Data on AIH in the literature remain limited and are affected by important methodological shortcomings, making it difficult to establish precise epidemiological figures. One major limitation is that much of the available information was collected before the introduction of the first IAIHG scoring system in 1999, resulting in a lack of standardization in diagnosis[9]. Despite these challenges, several epidemiological trends have been identified. Of the three recognized types of AIH, type 1 (AIH-1) is by far the most common and, as with many autoimmune diseases, predominantly affects females[11]. Interestingly, the female-to-male ratio is estimated at approximately 4:1 in AIH-1[12]. Reported incidence also shows marked geographic variation, ranging from 0.5 cases per 100000 in the United States to 1.9 cases per 100000 in Norway[11,13,14]. To date, the most recent meta-analysis, which included 239 million participants and 55839 patients with AIH from 18 countries across five continents, reported a global pooled incidence of 1.28 cases per 100000 person-years[15]. Notably, the pooled prevalence of AIH has shown a gradual increase over time, rising steadily from 1970 to 2019[15]. In contrast, information from regions such as Africa is extremely limited, and much of the existing epidemiological literature remains outdated[12].

GENETIC PREDISPOSITION OF AIH

While the exact etiology of AIH remains elusive, genetic factors have been recognized as crucial contributors to disease susceptibility. Numerous studies have highlighted associations between AIH and specific human leukocyte antigen (HLA) alleles, as well as non-HLA genetic variants, indicating a polygenic nature of the disorder[16].

HLA genetic factors

HLA genes, located on chromosome 6p21, encode major histocompatibility complex molecules that present antigens to T lymphocytes, thus initiating adaptive immune responses[17]. Among these, class II HLA alleles are the most consistently implicated in AIH. Interestingly, these associations vary across ethnic groups[18]. Type 1 AIH, which is the most common form, shows strong associations with HLA-DRB103:01 and HLA-DRB104:01 in European populations[19]. In South America, AIH is mainly related to HLA-DRB113:01 alleles, while in Japan, it is more frequently associated with HLA-DRB104:05, *04:01, *08:02, and 08:03[20,21]. Of note, HLA-DRB107:01 has been reported to correlate with more rapid disease progression and poorer prognosis[18]. Type 2 AIH (AIH-2), which is less common and typically associated with liver kidney microsomal-1 antibodies, also demonstrates distinct HLA associations.

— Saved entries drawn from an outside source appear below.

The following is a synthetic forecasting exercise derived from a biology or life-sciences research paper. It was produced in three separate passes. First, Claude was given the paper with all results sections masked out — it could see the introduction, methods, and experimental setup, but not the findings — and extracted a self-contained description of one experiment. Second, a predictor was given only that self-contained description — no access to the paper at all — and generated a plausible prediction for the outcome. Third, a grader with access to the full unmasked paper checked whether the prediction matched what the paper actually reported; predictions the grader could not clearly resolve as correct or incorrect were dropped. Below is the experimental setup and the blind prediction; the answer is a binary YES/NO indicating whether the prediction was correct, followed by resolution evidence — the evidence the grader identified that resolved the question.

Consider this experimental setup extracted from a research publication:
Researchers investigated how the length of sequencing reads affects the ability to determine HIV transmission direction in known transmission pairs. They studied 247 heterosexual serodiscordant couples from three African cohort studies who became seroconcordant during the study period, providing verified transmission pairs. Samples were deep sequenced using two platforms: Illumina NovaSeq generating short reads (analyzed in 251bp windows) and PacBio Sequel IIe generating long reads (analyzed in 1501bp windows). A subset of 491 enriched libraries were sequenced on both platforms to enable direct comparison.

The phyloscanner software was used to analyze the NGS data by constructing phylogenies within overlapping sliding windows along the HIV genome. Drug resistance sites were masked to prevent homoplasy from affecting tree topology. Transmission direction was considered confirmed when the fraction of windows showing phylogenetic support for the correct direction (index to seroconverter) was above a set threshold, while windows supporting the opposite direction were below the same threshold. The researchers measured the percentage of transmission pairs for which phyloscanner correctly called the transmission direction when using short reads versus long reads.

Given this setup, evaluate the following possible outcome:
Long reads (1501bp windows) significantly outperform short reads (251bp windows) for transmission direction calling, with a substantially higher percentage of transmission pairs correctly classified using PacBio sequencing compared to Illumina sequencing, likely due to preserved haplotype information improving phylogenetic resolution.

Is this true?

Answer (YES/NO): YES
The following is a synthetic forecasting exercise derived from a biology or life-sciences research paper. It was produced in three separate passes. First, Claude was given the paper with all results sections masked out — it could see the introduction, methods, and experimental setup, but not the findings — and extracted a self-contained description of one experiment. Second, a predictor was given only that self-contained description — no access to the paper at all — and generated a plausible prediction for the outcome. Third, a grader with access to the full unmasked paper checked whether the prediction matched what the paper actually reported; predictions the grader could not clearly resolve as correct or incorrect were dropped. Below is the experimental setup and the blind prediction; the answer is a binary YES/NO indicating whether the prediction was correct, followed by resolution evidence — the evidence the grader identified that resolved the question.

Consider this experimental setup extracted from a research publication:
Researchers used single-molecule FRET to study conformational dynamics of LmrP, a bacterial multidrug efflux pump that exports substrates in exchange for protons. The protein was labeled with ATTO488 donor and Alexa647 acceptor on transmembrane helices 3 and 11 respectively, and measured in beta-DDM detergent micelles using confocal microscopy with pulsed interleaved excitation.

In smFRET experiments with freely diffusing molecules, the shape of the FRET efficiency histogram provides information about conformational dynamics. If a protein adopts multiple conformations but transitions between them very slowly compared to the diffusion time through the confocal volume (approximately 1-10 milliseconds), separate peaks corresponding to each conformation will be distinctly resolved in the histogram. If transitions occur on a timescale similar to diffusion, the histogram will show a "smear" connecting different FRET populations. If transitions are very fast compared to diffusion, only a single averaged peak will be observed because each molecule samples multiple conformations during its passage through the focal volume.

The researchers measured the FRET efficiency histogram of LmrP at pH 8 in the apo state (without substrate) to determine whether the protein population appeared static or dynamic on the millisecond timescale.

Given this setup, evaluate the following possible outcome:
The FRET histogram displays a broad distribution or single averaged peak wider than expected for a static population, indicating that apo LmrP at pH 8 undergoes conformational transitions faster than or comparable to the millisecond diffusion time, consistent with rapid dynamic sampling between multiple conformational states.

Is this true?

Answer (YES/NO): YES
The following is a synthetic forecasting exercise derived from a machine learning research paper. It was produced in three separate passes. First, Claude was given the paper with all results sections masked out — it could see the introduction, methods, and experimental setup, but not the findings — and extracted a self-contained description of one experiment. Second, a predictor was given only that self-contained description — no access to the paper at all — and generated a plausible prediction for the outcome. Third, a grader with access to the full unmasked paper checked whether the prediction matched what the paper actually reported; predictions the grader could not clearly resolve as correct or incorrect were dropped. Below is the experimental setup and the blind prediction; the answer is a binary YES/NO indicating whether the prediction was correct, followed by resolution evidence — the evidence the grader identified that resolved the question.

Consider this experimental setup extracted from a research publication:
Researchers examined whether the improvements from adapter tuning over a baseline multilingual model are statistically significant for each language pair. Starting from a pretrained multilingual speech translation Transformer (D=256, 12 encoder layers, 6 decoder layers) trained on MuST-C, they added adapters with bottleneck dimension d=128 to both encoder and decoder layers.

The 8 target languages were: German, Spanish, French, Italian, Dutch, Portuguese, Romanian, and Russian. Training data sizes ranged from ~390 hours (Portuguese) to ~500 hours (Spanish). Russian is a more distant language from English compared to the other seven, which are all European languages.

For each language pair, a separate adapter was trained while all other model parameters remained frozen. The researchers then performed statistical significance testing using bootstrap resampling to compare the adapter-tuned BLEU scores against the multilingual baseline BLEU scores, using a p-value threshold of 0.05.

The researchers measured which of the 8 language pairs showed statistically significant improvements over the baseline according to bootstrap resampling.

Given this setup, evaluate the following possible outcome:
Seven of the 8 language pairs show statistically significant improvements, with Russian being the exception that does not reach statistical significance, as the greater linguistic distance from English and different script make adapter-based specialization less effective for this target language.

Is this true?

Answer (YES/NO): YES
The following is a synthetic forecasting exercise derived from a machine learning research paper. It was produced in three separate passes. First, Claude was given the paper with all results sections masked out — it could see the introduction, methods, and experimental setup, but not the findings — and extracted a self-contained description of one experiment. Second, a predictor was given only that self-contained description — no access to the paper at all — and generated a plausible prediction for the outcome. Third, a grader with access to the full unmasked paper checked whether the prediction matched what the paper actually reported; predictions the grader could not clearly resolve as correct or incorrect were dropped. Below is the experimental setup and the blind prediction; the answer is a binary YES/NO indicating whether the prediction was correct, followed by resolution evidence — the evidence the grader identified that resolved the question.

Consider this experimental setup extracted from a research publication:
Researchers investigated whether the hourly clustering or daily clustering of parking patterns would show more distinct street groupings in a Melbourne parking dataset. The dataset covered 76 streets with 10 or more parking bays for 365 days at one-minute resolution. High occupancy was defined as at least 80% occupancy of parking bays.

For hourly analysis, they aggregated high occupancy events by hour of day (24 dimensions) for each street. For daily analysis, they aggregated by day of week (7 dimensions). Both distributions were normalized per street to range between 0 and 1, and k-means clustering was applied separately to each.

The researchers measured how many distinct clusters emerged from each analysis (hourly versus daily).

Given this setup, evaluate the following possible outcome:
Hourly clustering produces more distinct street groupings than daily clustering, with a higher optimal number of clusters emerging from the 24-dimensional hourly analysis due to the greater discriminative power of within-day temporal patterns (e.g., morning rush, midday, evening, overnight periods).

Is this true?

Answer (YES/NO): NO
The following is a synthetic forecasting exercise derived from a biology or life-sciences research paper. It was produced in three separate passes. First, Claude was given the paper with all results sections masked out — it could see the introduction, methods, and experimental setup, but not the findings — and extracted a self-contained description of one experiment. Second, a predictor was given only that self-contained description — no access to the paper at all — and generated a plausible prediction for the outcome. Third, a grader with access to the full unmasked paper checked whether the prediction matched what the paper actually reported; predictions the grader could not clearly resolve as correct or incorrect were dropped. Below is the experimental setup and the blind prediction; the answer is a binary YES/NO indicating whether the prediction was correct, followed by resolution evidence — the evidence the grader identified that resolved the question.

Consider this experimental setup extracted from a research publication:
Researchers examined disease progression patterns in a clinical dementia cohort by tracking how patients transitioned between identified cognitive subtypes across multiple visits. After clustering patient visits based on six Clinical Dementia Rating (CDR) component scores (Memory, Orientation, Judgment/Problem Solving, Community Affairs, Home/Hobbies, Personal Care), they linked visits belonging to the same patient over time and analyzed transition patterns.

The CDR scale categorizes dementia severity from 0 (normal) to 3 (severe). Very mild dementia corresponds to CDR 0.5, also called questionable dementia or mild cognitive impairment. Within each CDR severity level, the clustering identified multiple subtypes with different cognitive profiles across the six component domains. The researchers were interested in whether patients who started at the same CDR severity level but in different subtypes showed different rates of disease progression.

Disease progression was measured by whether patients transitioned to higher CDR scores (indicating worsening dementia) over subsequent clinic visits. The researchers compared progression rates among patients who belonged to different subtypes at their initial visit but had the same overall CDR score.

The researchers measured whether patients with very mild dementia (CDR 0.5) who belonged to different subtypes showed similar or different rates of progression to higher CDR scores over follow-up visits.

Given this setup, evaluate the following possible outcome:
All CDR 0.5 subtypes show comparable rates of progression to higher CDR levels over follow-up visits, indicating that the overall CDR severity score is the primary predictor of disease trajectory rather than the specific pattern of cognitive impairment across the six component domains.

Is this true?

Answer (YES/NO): NO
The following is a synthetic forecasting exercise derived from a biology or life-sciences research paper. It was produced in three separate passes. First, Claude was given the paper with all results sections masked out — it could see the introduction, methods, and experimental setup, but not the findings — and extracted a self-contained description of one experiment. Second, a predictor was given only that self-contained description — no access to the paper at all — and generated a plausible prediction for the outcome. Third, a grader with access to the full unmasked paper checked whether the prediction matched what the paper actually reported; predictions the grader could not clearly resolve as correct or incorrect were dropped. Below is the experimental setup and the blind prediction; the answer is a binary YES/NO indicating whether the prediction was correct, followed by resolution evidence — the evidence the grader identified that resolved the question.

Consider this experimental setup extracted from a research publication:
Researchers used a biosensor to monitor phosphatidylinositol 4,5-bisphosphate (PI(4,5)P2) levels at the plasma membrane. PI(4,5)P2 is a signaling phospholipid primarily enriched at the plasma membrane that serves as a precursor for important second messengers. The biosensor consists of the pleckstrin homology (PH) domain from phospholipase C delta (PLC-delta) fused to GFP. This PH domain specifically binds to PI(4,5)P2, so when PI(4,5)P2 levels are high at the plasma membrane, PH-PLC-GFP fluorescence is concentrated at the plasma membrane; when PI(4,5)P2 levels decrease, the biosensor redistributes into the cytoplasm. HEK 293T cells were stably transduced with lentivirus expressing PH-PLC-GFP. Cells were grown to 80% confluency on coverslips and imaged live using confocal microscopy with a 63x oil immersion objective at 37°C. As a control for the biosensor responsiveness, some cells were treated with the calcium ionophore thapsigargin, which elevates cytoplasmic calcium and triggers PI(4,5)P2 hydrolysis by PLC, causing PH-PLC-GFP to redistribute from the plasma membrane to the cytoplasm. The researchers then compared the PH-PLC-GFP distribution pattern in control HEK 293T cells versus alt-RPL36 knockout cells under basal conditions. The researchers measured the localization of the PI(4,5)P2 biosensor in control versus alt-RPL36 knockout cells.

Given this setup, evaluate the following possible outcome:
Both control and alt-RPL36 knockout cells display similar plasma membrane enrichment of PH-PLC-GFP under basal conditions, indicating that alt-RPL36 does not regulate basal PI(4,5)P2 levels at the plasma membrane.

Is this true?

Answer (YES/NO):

In European populations, it is more frequently linked to HLA-DRB107:01 and HLA-DRB102:01. In contrast, HLA-DRB103:01 appears to predispose patients in both British and Brazilian cohorts, whereas HLA-DQB102:01 has been shown to be more common in Latin American cases[20,22].

Non-HLA genetic factors

Beyond the HLA region, genome-wide association studies have identified several non-HLA loci that may modulate susceptibility to AIH. Variants in genes involved in immune regulation, such as cytotoxic T-lymphocyte-associated protein 4, have been implicated. Polymorphisms in cytotoxic T-lymphocyte-associated protein 4, a negative regulator of T-cell activation, may impair immune checkpoint control, predisposing individuals to autoimmune reactions in the liver[23]. Similarly, TNF-α promoter polymorphisms can influence cytokine production, contributing to the inflammatory milieu characteristic of AIH[21]. Other candidate genes include those encoding Fas (CD95), programmed cell death protein 1, and interleukin-10, all of which are involved in maintaining immune homeostasis[18,21,24]. Although these associations are generally weaker than HLA links, they suggest that a combination of multiple minor-effect variants contributes to disease development.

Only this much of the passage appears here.